[Source data]
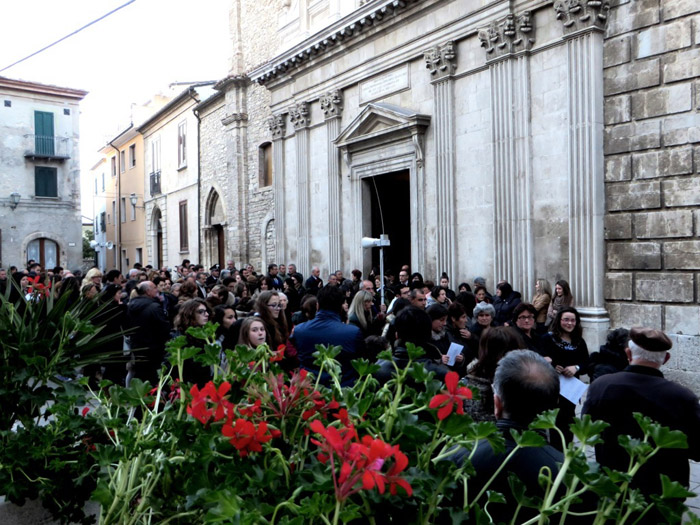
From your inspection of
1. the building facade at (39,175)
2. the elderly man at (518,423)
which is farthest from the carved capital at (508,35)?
the building facade at (39,175)

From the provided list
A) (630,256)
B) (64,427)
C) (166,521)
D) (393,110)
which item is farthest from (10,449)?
(393,110)

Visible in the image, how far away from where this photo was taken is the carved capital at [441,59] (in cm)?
1253

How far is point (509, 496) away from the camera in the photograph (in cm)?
190

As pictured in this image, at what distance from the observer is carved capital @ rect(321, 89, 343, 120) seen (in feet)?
51.9

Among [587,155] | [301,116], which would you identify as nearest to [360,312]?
[587,155]

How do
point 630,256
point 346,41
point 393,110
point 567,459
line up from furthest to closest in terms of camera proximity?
point 346,41 → point 393,110 → point 630,256 → point 567,459

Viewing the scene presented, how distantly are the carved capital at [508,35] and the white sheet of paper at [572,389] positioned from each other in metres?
7.61

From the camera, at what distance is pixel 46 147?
3297cm

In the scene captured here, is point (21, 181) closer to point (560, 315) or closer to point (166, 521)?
point (560, 315)

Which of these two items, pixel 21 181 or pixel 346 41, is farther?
pixel 21 181

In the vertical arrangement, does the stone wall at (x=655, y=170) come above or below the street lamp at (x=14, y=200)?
below

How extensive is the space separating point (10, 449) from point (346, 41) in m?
14.3

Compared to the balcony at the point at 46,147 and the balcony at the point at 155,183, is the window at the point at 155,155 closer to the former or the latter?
the balcony at the point at 155,183

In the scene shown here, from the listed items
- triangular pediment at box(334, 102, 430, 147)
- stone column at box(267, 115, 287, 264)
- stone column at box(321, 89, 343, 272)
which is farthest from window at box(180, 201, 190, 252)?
triangular pediment at box(334, 102, 430, 147)
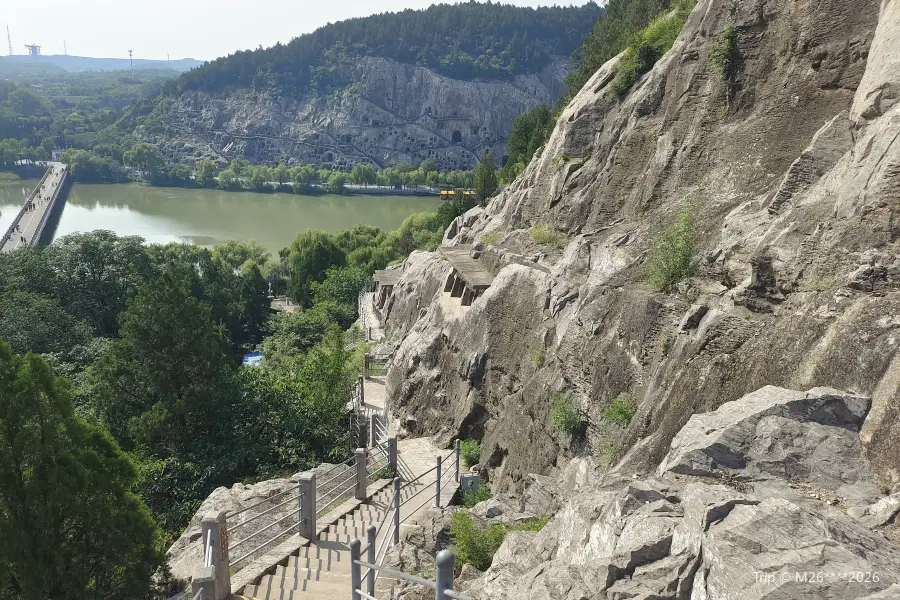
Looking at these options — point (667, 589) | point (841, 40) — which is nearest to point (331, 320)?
point (841, 40)

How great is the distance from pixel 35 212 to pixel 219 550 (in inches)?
3476

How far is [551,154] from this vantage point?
19.3 metres

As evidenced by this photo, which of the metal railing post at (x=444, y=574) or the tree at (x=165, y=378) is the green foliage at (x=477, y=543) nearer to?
the metal railing post at (x=444, y=574)

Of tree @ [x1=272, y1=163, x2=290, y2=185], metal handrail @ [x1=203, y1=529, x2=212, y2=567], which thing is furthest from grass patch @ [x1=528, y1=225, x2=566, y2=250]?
tree @ [x1=272, y1=163, x2=290, y2=185]

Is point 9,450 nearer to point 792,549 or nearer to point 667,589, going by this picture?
point 667,589

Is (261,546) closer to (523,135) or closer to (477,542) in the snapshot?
(477,542)

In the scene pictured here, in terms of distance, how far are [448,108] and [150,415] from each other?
497 ft

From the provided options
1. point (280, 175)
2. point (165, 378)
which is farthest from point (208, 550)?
point (280, 175)

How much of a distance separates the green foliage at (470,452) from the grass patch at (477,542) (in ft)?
19.8

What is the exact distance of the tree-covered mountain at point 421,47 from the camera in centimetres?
16675

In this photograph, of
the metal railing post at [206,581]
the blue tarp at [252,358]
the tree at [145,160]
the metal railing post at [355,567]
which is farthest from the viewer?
the tree at [145,160]

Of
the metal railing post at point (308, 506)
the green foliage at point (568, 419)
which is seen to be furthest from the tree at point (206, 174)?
the green foliage at point (568, 419)

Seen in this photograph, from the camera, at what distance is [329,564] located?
8.86m

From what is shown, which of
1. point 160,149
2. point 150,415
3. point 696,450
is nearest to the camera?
point 696,450
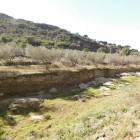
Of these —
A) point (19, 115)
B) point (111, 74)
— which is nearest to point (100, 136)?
point (19, 115)

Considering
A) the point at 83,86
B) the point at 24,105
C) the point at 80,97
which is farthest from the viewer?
the point at 83,86

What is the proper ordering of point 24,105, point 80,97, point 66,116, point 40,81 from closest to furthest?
point 66,116, point 24,105, point 80,97, point 40,81

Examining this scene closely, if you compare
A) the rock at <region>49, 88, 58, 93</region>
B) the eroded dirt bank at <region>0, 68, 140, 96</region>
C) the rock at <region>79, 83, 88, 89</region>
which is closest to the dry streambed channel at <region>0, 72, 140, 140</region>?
the rock at <region>49, 88, 58, 93</region>

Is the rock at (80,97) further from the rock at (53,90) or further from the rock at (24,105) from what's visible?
the rock at (24,105)

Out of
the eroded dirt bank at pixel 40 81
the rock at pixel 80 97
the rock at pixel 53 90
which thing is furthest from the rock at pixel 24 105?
the rock at pixel 53 90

# [WORK TO BE COMPLETED]
Write out again, word for word, every line of the listing from the line containing "Examining this scene closely, if you compare" through the end of the listing.

# [REPLY TO THE EXERCISE]
Examining this scene closely, if you compare
A) the rock at <region>49, 88, 58, 93</region>
B) the eroded dirt bank at <region>0, 68, 140, 96</region>
C) the rock at <region>79, 83, 88, 89</region>
which is closest to the dry streambed channel at <region>0, 72, 140, 140</region>?
the rock at <region>49, 88, 58, 93</region>

Is the rock at (80,97) further from the rock at (53,90) or further from the rock at (24,105) from what's visible?
the rock at (24,105)

Out of
the eroded dirt bank at pixel 40 81
the rock at pixel 80 97
the rock at pixel 53 90
which thing is furthest from the rock at pixel 24 105?
the rock at pixel 53 90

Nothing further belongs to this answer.